* [KURZE ÜBUNG A]
Dupliziere aus dem Text über die Kulturgeschichte des Pakets alles von „Kulturgeschichte des Pakets: Ihre“ bis hinunter zu „einst zur Postkutschenzeit.“.

* [TEXTAUSZUG]
_ _ _ _ _ _ _

Kulturgeschichte des Pakets: Ihre Sendung ist unterwegs

Sie werden immer mehr. Und zu Weihnachten werden besonders viele von ihnen verschickt. Sie sind Verheißung, Bedrohung und Lebensretter. Eine kleine Kulturgeschichte des Pakets.

Meine Oma schickte zu Weihnachten immer ein Paket an die West-Berliner WG. Mit Stollen und Zimtsternen, klar, aber Kaffee, Kakao und Rosinen packte sie auch immer dazu. Berlin, das war Frontstadt für meine Oma, irgendwie bedürftig, noch in den achtziger Jahren. Heute werden in Deutschland jährlich an die drei Milliarden Pakete und Päckchen verschickt, ein Großteil davon geht auf den Online-Handel zurück. Die Welt ist digital geworden, aber am Ende materialisiert sie sich doch. Wenn der schwer bepackte Postbote klingelt, ist das Internet der Dinge wieder eine Frage des Gewichts wie einst zur Postkutschenzeit.

_ _ _ _ _ _ _

* [INHALT DER EINTRÄGE]

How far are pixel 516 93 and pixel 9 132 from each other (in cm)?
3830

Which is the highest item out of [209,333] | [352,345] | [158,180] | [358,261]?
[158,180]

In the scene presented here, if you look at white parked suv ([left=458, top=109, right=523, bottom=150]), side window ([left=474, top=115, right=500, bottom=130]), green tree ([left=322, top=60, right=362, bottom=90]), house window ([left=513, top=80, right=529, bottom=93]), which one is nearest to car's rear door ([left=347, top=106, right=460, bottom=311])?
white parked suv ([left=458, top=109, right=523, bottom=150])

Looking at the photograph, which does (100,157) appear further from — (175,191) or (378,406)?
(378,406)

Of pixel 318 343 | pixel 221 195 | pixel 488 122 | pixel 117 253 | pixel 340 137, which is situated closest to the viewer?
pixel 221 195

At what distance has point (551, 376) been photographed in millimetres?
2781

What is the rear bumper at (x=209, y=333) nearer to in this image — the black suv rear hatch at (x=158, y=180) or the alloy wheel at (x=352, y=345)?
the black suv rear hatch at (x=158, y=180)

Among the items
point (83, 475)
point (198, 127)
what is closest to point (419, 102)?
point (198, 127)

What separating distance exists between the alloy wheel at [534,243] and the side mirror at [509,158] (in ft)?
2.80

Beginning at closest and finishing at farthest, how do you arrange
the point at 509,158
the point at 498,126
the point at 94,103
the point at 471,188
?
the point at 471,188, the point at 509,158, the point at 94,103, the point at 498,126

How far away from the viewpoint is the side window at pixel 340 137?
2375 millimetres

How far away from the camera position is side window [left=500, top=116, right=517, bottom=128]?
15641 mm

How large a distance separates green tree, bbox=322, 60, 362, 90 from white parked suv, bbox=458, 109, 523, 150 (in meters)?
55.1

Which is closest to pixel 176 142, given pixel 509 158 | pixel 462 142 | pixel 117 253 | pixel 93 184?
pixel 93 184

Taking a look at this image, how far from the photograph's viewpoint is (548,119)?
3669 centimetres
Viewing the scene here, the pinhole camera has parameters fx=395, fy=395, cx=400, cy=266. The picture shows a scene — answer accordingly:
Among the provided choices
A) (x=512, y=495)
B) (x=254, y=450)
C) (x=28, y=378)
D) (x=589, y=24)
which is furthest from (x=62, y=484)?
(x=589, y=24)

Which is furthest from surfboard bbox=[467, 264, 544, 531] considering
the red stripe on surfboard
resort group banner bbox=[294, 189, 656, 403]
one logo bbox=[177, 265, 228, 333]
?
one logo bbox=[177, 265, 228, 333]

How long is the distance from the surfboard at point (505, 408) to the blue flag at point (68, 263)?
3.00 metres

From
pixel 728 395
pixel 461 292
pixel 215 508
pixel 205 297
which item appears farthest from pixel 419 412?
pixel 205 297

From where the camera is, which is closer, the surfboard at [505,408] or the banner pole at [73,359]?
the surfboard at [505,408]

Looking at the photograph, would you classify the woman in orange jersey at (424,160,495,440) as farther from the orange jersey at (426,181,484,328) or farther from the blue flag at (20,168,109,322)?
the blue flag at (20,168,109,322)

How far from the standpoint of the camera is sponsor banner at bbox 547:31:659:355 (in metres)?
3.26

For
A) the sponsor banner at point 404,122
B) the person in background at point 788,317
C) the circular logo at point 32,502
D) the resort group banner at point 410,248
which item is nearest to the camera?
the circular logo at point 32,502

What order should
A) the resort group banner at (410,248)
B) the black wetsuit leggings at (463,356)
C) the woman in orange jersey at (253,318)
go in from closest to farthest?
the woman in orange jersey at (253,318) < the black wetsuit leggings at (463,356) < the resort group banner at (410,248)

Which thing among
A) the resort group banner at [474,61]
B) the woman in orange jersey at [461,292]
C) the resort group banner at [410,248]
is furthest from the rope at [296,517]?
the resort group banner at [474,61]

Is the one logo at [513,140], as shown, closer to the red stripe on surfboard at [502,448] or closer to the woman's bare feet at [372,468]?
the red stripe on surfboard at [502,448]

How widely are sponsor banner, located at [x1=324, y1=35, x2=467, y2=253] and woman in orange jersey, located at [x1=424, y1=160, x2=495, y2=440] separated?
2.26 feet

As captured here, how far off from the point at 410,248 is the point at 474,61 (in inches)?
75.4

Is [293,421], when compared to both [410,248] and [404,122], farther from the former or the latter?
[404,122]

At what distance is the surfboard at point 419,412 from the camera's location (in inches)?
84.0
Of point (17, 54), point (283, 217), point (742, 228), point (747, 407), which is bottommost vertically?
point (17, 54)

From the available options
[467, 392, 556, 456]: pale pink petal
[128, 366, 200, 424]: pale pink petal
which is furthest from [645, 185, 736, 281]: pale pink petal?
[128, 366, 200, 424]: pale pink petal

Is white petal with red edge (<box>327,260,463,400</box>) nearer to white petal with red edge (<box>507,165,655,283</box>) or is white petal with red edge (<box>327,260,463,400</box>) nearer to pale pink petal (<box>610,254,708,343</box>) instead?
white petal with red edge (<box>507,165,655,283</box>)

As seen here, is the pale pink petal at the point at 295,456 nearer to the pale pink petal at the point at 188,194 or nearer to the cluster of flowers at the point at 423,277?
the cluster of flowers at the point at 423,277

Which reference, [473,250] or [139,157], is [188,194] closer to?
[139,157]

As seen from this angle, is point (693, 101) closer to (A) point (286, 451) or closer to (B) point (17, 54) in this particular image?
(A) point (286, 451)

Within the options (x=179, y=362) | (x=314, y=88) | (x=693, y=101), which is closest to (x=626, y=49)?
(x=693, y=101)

_ _ _ _ _ _ _

* [KURZE ÜBUNG B]
Gib die Einträge von der Zeile mit „As seen here, is“ bis hinunter zum letzten Eintrag als nummerierte Liste wieder und lass dabei Leerzeilen weg.

* [ERWARTETE ANTWORT A]
Kulturgeschichte des Pakets: Ihre Sendung ist unterwegs

Sie werden immer mehr. Und zu Weihnachten werden besonders viele von ihnen verschickt. Sie sind Verheißung, Bedrohung und Lebensretter. Eine kleine Kulturgeschichte des Pakets.

Meine Oma schickte zu Weihnachten immer ein Paket an die West-Berliner WG. Mit Stollen und Zimtsternen, klar, aber Kaffee, Kakao und Rosinen packte sie auch immer dazu. Berlin, das war Frontstadt für meine Oma, irgendwie bedürftig, noch in den achtziger Jahren. Heute werden in Deutschland jährlich an die drei Milliarden Pakete und Päckchen verschickt, ein Großteil davon geht auf den Online-Handel zurück. Die Welt ist digital geworden, aber am Ende materialisiert sie sich doch. Wenn der schwer bepackte Postbote klingelt, ist das Internet der Dinge wieder eine Frage des Gewichts wie einst zur Postkutschenzeit.

* [ERWARTETE ANTWORT B]
1. As seen here, is the pale pink petal at the point at 295,456 nearer to the pale pink petal at the point at 188,194 or nearer to the cluster of flowers at the point at 423,277?
2. the cluster of flowers at the point at 423,277
3. Which reference, [473,250] or [139,157], is [188,194] closer to?
4. [139,157]
5. As seen from this angle, is point (693, 101) closer to (A) point (286, 451) or closer to (B) point (17, 54) in this particular image?
6. (A) point (286, 451)
7. Within the options (x=179, y=362) | (x=314, y=88) | (x=693, y=101), which is closest to (x=626, y=49)?
8. (x=693, y=101)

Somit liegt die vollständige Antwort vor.